Count how many lines in the data below contain the string "house", matching case exactly, and reply with the number alone.

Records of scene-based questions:
--- Start ---

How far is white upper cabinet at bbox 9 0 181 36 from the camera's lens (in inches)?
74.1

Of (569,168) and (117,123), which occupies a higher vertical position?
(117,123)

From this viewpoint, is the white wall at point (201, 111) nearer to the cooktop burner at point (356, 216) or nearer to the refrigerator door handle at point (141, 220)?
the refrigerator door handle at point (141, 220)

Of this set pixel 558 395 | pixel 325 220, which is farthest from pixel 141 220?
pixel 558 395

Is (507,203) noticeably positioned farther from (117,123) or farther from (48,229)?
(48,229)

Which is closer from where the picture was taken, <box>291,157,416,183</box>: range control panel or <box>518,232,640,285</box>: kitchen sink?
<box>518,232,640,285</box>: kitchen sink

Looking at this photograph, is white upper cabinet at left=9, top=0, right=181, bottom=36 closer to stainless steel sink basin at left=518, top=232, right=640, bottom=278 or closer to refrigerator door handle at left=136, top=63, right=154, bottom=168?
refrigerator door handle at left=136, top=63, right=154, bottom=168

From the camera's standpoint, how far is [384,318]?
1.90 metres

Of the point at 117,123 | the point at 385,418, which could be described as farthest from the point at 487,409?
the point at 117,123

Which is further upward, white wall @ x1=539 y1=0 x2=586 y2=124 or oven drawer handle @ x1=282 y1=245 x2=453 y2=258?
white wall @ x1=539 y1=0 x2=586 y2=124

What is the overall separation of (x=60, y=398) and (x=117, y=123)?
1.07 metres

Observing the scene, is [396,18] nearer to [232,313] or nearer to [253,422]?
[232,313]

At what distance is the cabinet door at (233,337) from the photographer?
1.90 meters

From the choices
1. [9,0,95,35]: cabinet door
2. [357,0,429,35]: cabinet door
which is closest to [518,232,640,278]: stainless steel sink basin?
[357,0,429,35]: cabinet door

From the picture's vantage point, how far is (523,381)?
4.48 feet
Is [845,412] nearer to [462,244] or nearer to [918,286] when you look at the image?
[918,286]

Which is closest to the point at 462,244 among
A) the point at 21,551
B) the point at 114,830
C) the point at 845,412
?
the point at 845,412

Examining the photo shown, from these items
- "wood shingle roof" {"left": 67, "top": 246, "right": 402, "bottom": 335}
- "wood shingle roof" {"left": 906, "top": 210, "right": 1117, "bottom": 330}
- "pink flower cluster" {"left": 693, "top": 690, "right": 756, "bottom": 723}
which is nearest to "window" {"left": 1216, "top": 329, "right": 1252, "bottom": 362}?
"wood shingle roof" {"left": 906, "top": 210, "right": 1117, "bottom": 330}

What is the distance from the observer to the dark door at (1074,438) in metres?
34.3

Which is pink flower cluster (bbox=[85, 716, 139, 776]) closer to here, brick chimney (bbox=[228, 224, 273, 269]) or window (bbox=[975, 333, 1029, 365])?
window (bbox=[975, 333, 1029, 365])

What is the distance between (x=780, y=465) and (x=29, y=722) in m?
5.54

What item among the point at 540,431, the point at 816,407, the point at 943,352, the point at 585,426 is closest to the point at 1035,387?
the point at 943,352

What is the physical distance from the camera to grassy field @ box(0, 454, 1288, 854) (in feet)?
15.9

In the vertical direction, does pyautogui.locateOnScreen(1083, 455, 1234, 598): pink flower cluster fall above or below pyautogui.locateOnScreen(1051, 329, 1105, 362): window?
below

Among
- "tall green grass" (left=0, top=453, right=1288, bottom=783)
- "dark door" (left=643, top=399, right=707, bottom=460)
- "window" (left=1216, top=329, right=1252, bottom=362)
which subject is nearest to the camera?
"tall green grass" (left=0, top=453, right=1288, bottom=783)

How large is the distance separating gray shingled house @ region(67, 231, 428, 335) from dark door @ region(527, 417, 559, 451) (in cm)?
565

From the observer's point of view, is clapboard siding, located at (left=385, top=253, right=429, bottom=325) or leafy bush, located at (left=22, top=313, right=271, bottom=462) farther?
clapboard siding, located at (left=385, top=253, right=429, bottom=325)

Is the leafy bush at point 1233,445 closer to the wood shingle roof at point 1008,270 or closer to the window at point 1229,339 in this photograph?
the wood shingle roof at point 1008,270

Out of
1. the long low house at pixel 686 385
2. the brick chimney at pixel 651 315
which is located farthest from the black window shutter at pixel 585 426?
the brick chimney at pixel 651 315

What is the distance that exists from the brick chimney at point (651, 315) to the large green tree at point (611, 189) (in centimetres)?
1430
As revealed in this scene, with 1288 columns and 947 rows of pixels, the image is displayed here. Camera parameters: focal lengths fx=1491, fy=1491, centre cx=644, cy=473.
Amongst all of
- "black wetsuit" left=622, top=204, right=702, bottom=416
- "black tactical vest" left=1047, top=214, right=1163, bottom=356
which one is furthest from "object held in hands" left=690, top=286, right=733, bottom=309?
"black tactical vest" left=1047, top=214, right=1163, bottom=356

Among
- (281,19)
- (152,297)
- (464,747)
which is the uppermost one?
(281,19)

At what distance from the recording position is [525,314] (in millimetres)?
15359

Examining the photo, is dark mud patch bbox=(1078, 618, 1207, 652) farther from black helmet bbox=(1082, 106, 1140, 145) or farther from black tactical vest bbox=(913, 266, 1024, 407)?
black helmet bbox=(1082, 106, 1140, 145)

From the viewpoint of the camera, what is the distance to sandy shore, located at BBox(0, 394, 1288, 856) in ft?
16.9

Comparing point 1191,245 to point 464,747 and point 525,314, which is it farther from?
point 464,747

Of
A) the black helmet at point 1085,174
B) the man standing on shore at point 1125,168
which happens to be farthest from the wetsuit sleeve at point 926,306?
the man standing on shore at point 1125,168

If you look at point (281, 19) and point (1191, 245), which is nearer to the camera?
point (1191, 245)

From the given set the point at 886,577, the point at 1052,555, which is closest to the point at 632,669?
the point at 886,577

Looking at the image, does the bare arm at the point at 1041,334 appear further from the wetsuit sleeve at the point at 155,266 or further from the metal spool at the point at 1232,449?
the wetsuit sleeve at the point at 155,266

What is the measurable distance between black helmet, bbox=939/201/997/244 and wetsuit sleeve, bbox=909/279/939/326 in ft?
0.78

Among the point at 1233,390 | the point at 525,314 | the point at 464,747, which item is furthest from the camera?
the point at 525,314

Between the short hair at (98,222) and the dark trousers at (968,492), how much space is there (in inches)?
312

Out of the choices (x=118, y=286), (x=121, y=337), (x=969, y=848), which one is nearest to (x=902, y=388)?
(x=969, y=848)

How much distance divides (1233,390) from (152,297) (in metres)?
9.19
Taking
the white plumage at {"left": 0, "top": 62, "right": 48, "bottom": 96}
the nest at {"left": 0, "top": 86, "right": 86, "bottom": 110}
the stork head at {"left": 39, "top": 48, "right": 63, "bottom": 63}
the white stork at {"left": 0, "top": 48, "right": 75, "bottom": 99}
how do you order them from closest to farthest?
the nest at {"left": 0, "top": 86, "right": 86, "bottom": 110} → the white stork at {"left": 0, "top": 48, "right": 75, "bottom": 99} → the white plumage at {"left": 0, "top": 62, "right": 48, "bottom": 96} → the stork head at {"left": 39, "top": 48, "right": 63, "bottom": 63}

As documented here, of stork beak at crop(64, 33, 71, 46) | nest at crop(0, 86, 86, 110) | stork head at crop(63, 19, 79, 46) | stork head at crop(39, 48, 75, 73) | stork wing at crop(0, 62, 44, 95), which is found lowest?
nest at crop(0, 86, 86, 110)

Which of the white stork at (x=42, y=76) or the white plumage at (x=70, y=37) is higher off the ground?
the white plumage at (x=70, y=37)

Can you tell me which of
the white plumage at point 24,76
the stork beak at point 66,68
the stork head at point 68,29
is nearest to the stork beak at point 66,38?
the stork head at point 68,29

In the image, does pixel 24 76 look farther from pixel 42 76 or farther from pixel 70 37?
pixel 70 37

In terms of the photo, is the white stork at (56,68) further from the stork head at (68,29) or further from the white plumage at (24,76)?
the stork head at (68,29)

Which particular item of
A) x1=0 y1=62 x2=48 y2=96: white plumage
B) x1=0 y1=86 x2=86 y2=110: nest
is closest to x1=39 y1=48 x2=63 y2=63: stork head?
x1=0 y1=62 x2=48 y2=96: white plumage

--- End ---

→ TASK ANSWER
2